En una línea similar añade que «ellos dicen que tengo que ceder, pero para mí eso no significa llegar a un acuerdo por el 20% de lo que pone mi contrato. Si me quedo aquí el Teucro tendrá que pagarme el 100% sí o sí. Deben darse cuenta de que también tienen que ceder. Hay que llegar a un término medio. Valoraré una oferta que no beneficie ni perjudique a mí o al club».
Y una vez más vuelve a recalcar que el tiempo juega en contra del Teucro. «Lo que hoy son 15.000 euros en un mes será eso y un poco más porque, tanto si me pagan la mensualidad como si me la deben, yo ya he cobrado más. Dentro de un año a lo mejor ya he percibido otros seis meses y me adeudan otros tantos», manifiesta el extremo pontevedrés, quien aclara que «en ese caso negociaré una cantidad más pequeña. Trataremos de llegar a un término medio pero ya habré cobrado mucho más. Se están perjudicando ellos mismos y lo único que van a conseguir es que esté aquí hasta el 30 de junio y que el Teucro me esté pagando por comer pipas en la grada».
Asimismo, entiende que la directiva del club pontevedrés «trata de engañar a la opinión pública diciendo que quiero hundir al Teucro, pero eso no es cierto. No quiero hacerle daño al club, ni a Pillo, ni a Evaristo, ni a Puga, ni a nadie. Solo estoy defendiendo lo mío».

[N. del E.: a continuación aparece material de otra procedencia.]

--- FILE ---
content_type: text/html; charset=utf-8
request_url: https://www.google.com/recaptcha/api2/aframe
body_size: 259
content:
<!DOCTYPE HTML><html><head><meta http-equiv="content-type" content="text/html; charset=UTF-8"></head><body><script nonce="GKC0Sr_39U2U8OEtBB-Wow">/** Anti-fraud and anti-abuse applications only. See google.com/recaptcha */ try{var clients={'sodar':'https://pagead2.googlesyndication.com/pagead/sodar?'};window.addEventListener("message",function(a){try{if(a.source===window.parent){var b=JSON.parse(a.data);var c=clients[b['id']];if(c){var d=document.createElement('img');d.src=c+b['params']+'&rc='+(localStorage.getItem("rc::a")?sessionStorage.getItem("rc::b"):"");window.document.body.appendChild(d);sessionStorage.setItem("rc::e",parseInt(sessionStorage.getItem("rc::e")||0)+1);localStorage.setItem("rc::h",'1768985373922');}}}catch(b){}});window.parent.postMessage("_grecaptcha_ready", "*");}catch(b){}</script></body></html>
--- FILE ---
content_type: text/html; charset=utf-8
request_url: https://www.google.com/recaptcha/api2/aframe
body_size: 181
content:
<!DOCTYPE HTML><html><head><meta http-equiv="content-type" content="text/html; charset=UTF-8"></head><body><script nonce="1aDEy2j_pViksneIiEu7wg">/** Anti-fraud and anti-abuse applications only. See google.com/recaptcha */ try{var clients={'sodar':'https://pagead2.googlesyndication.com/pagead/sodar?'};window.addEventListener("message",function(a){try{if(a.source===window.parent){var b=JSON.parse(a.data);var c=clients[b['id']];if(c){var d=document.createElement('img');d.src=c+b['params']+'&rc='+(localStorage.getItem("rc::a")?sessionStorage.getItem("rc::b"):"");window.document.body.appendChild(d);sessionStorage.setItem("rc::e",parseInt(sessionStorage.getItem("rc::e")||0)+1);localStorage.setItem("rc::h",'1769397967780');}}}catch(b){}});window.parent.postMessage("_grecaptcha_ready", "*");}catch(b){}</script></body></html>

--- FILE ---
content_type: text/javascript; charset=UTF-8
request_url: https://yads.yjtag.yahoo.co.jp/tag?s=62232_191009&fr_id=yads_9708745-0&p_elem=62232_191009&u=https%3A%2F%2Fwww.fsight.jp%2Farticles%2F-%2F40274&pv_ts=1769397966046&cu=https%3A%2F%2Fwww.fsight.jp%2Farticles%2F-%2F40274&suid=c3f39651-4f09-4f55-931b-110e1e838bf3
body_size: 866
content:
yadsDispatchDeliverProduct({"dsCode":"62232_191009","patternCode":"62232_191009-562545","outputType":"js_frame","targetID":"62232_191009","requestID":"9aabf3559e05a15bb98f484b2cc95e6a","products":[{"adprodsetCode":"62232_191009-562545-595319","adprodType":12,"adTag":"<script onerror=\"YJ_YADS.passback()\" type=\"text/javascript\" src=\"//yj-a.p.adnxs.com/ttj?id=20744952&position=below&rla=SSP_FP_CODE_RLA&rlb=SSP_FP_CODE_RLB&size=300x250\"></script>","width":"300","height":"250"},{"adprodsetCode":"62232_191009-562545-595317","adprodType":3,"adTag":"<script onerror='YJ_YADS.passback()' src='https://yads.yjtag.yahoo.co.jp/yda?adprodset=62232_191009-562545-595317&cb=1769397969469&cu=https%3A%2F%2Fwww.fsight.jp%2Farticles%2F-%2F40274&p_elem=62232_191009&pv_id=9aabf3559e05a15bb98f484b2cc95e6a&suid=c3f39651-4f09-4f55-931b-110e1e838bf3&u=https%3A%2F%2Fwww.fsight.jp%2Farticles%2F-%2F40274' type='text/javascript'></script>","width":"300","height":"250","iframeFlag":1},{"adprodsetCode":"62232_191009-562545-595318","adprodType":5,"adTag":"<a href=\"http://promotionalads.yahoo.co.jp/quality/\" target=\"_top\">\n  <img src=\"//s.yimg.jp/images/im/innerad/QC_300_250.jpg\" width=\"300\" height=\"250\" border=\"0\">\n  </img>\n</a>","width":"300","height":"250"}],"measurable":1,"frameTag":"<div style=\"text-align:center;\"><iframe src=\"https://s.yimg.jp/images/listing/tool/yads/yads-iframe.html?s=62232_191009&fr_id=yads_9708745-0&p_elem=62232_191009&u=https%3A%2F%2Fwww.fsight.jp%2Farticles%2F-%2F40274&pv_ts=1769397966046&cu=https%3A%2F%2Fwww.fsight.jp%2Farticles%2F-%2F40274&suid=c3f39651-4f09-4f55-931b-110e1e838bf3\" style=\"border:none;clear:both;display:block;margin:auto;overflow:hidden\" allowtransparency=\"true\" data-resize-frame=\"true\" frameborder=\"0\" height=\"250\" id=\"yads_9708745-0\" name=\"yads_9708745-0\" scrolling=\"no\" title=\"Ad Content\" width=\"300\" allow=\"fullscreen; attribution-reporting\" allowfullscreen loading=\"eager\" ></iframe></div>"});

En cuanto a las cantidades pendientes de cobro asegura que «me deben cuatro meses y el 75% del quinto. Ahora mismo, no tengo ni idea del dinero que puede suponer eso. Unos 10.000 o 11.000 euros... No lo sé».
Finalmente se refirió a la sentencia. «Tengo que acatarla, pero sigo pensando que lo que he vivido hasta ahora, lo que sigo viviendo y lo que me falta por vivir en el club no es correcto ni justo. No estoy teniendo los mismos derechos ni se me trata igual que a los demás».